The septuagenarian believes he has gained a lot from his debilitating condition. “A crisis can spur people on to a new life or push them into depression and despair. The choice is ours, as it says in the Torah: ‘therefore choose life.’ I am amazed at myself that I am still alive. In addition to the joy I get from painting, I get a lot of satisfaction from the thousands of e-mails I receive from Israel and the world, from people who say that my work inspires them to live. They include priests, youngsters with suicidal tendencies and terminal patients from all over the world. ALS sufferers also ask me for advice,” he says.
When Melamed-Cohen and his wife, Elisheva, went to India, it was a part of the globe that was largely unknown to the Western world and it was some time before the Beatles made it over there and sitar player Ravi Shankar and tabla player Allah Rakha brought Indian music to the West. Melamed- Cohen was always a keen observer and says he learned a lot from his time in the subcontinent.
“In contrast with the Western world, the passion for material possessions is not the focus of life in India. I learned about making do with less, the enjoyment of folkloric, as well as artistic activity. That leads to a different take on the dimension of time,” he says, The latter, he says, left its mark on him for the rest of his life. “I acquired Indian patience and tolerance.”

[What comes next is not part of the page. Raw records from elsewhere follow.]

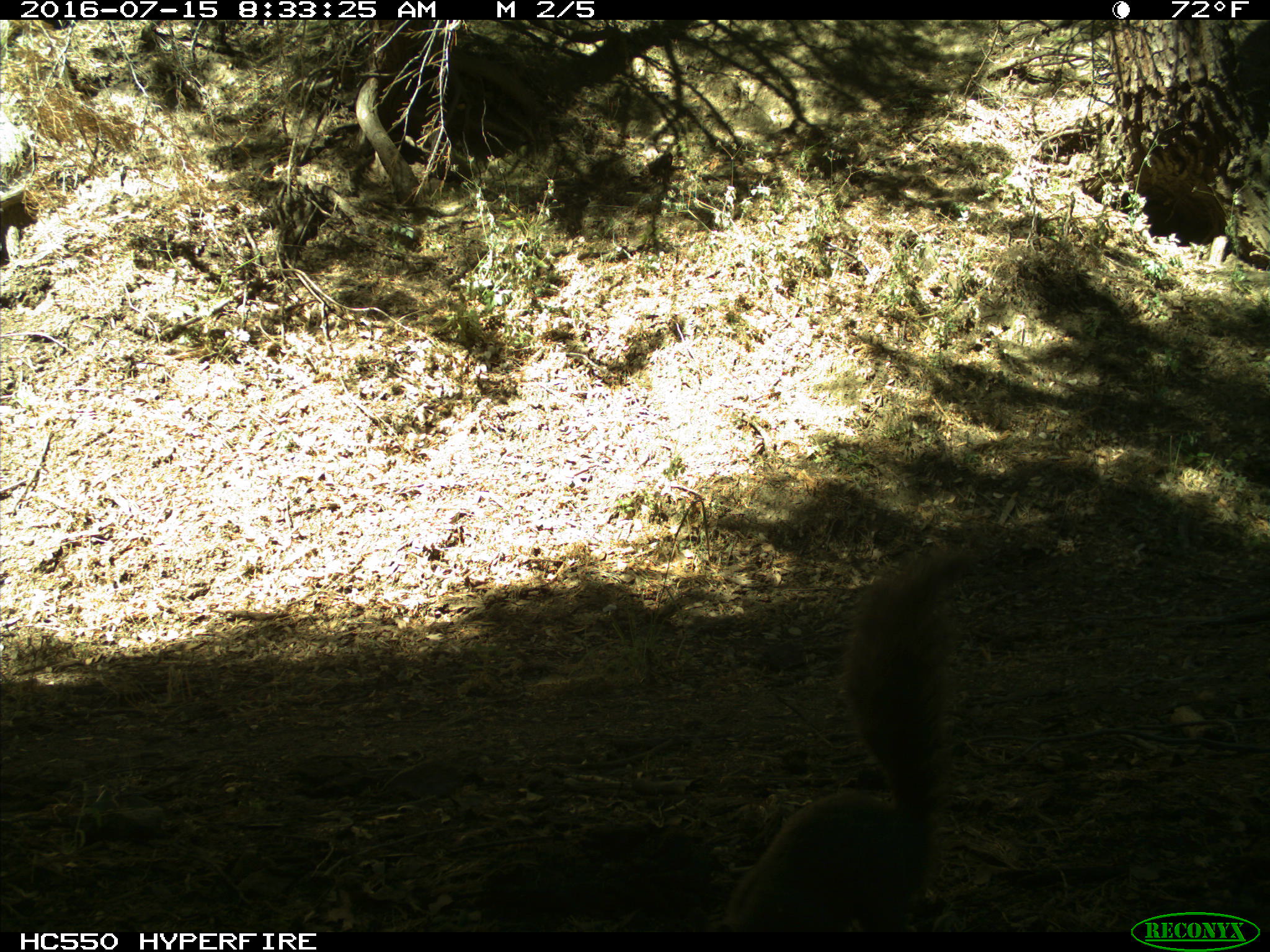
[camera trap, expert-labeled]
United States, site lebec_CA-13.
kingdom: Animalia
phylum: Chordata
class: Mammalia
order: Rodentia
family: Sciuridae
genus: Sciurus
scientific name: Sciurus carolinensis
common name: eastern gray squirrel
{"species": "Sciurus carolinensis (eastern gray squirrel)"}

He also says that, for the first time, he learned about a Jewish way of life in the Diaspora. “I was only 26, and my wife and I got to know the [Jewish] community in India, its people, institutions, leaders and customs.”
But it wasn’t just the Jews who interested Melamed-Cohen. “As geographer, I took a keen interest in the landscapes of India and in the anthropological elements. I traveled a lot and took photographs.”
Besides the aesthetic impact of his works, Melamed-Cohen says he aims to convey a message of hope and positive intent to the public. “I want to tell people that it is good to live and that they should look at the beauty of the world – the things that you don’t see on TV or the electronic media.  Love, hope, willingness and belief give life purpose and meaning.”
He says however desperate his condition, he would never consider euthanasia. “Mercy killing is an immoral act. Today, there are medical and technological solutions for almost every ailment and injury. The sages have said about extreme cases: ‘even if a sharp sword is placed on a man’s neck, he must not give up hope.’” On Monday, the public will have an opportunity to gain greater insight into Melamed-Cohen’s artistic and spiritual ethos. There will be a guided tour of the exhibition at 7 p.m., followed an hour later by a concert by Ehud Banai based on the works.